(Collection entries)

:::

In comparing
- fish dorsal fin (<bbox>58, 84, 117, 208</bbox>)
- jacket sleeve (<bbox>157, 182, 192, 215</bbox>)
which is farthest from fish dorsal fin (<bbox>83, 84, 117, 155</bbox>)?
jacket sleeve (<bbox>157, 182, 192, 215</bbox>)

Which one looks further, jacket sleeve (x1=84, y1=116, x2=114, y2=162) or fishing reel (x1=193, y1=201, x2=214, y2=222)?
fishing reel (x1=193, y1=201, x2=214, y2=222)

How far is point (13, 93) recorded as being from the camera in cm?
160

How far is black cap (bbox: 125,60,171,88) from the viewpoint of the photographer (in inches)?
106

:::

Express the Collection entries above as a two-column CSV with the headers "text" and "answer". Write one line per row, with the row's text and its answer each in a double-quoted field and any line breaks replaced by spaces.

text,answer
"In comparing - fish dorsal fin (<bbox>58, 84, 117, 208</bbox>) - jacket sleeve (<bbox>157, 182, 192, 215</bbox>) which is farthest from fish dorsal fin (<bbox>83, 84, 117, 155</bbox>)?","jacket sleeve (<bbox>157, 182, 192, 215</bbox>)"
"Which one looks further, jacket sleeve (x1=84, y1=116, x2=114, y2=162) or fishing reel (x1=193, y1=201, x2=214, y2=222)?","fishing reel (x1=193, y1=201, x2=214, y2=222)"
"How far is point (13, 93) recorded as being from the camera in cm?","160"
"How far is black cap (bbox: 125,60,171,88) from the viewpoint of the photographer (in inches)?","106"